Rock the size of a Ferris wheel appears to be a long-lost piece of the moon in orbit around sun
By John Johnson,  Newser Staff
Posted Nov 15, 2021 9:07 AM CST
Updated Nov 20, 2021 7:00 AM CST
Small Space Traveler May Be a First
Stock image of Earth as seen from the moon.   (Getty/RomoloTavani)

(Newser) – It's not the first asteroid near Earth to show up in astronomers' telescopes, but this one appears to have a rare distinction. The rock dubbed with the Hawaiian name Kamo`oalewa seems to have come not from deep space, but from our own moon, reports the Guardian. Assuming the theory laid out in Communications Earth & Environment holds up, that would make Kamo`oalewa the first known asteroid to originate from the moon, notes Live Science. Kamo`oalewa is about the size of a Ferris wheel—not quite 200 feet in diameter—and is technically considered a quasi-satellite, per a release from the University of Arizona.

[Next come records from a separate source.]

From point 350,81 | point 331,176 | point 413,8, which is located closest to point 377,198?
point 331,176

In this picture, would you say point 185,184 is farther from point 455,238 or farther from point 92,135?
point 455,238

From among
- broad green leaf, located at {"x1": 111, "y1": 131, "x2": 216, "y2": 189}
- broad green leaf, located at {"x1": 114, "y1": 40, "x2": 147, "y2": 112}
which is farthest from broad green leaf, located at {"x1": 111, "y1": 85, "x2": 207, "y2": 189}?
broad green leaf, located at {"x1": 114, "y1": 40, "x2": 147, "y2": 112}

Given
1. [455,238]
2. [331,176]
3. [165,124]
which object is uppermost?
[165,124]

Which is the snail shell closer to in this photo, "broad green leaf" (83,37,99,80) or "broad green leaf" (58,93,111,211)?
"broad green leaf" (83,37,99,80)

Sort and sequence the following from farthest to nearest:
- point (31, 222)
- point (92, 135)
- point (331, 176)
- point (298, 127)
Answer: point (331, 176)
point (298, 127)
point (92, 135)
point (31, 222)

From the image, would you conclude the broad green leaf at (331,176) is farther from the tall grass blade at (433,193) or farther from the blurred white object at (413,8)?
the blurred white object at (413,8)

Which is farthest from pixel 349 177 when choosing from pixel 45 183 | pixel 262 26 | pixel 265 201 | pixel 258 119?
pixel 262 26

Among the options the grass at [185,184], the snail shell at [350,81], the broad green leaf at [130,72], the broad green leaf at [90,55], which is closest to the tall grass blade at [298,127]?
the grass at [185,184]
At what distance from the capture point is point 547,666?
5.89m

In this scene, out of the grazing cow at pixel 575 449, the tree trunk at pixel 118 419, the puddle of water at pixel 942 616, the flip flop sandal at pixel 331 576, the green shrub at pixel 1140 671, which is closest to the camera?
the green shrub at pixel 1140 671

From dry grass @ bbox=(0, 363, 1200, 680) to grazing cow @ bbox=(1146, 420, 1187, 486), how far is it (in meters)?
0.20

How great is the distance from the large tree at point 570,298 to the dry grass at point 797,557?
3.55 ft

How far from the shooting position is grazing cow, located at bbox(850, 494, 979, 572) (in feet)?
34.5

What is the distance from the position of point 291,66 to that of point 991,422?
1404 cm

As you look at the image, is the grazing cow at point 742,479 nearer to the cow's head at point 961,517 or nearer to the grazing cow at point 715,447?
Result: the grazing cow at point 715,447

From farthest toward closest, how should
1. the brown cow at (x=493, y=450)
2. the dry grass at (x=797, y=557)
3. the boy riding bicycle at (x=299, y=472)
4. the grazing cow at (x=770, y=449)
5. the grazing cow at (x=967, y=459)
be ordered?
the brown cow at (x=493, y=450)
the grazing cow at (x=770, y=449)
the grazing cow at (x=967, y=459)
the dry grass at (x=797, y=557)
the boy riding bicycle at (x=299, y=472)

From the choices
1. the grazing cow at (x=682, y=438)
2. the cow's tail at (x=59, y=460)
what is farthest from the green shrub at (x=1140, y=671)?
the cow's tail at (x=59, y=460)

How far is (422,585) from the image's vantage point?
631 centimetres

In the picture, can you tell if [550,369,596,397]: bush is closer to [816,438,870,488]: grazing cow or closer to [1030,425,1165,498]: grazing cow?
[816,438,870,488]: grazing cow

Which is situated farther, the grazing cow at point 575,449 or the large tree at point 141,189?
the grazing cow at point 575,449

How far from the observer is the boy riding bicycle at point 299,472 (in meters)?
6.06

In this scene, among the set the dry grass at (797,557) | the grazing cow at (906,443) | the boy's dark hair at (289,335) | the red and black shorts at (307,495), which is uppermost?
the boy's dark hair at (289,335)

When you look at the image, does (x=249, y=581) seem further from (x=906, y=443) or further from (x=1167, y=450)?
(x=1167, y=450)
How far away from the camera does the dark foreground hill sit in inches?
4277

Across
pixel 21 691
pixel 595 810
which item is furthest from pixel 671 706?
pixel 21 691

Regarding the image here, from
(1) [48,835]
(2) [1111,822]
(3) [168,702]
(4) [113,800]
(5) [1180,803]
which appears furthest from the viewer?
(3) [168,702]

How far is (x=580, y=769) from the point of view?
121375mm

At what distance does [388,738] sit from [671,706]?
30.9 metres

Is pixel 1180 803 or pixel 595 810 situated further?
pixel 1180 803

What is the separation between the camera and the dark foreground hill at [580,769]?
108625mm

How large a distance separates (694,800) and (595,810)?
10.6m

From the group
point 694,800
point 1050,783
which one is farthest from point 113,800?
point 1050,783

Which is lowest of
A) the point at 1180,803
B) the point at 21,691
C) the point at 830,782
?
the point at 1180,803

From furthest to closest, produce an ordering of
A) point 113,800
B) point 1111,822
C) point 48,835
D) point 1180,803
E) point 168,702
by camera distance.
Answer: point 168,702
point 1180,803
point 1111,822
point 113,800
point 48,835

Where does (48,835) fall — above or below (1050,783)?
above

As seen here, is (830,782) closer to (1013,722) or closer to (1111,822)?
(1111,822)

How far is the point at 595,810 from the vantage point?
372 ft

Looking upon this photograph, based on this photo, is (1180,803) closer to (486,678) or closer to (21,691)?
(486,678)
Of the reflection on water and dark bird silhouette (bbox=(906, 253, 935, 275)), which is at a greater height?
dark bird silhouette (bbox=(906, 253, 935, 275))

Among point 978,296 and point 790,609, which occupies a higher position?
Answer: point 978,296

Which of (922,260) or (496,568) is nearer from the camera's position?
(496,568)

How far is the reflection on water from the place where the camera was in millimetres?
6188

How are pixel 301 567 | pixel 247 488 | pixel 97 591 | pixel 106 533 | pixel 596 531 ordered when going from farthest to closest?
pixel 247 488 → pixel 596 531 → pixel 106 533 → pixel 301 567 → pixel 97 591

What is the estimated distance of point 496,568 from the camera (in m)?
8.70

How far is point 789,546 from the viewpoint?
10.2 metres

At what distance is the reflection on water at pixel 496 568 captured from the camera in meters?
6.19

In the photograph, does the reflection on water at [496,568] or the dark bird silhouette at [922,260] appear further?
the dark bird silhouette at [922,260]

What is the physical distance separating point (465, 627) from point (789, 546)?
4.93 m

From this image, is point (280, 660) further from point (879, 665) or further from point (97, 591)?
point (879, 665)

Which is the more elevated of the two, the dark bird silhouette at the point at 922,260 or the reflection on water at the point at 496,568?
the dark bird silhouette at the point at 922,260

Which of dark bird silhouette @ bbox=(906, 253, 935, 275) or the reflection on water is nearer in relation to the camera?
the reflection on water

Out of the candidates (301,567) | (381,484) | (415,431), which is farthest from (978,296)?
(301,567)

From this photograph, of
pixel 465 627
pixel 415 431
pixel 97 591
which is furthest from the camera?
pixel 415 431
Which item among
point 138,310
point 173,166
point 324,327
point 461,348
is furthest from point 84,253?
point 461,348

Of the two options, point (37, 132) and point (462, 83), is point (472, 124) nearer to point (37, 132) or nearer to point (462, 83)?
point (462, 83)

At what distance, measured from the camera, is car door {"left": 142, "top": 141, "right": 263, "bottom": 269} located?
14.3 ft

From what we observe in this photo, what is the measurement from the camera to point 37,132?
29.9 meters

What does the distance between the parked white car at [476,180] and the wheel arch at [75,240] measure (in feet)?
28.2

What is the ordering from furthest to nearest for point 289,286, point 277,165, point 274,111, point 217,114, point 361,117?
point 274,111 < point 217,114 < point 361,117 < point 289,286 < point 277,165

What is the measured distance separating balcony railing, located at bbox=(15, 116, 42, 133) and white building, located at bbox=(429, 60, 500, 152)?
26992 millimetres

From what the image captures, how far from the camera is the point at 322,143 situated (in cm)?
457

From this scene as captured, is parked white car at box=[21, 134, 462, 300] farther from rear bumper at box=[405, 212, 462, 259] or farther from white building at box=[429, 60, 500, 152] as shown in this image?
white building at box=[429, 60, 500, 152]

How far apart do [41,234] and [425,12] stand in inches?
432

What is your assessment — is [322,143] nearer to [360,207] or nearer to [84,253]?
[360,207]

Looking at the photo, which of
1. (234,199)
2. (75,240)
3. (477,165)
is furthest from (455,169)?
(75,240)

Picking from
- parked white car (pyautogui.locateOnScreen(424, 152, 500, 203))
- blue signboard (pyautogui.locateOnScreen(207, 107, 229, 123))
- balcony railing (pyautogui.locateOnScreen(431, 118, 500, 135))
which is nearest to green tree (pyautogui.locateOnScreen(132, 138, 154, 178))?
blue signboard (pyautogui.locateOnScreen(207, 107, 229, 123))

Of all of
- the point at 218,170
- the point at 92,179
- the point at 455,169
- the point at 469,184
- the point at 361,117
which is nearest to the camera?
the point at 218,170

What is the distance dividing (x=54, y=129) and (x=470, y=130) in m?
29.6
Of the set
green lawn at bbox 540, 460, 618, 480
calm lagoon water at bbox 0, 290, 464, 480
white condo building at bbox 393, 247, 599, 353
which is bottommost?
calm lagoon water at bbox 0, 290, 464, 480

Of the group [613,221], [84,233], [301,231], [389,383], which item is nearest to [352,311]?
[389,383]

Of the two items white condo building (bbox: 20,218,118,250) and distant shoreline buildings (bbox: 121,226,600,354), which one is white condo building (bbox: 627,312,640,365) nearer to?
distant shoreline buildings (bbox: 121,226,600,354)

Meaning, it orbits the sun but stays relatively close to Earth as it does so. In this case, "relatively" means it comes within 9 million miles at its closest point, making it impossible to see with any but the most powerful telescopes on Earth. When first discovered in 2016 by a Hawaiian telescope, astronomers figured the asteroid had the usual mineral composition of asteroids. But the New York Times explains that scientists observing the asteroid during moments when it was lit by the sun found that it actually had the same makeup as the moon. The theory is that a long-ago meteor slammed into the moon and sent Kamo`oalewa flying.

Perhaps the only way to confirm for sure is to send a spacecraft to take samples. “Until then, we’re left with the possibility that, on our journey through space, we’re accompanied by the remains of a collision that punched a hole in the moon,” says Dr. Paul Byrne of the Washington University of St. Louis, who was not involved with the research. “And that’s pretty cool.” The unique name translates roughly to “wobbling celestial object" in Hawaiian. (A NASA spacecraft named Lucy is on it way to explore asteroids elsewhere.)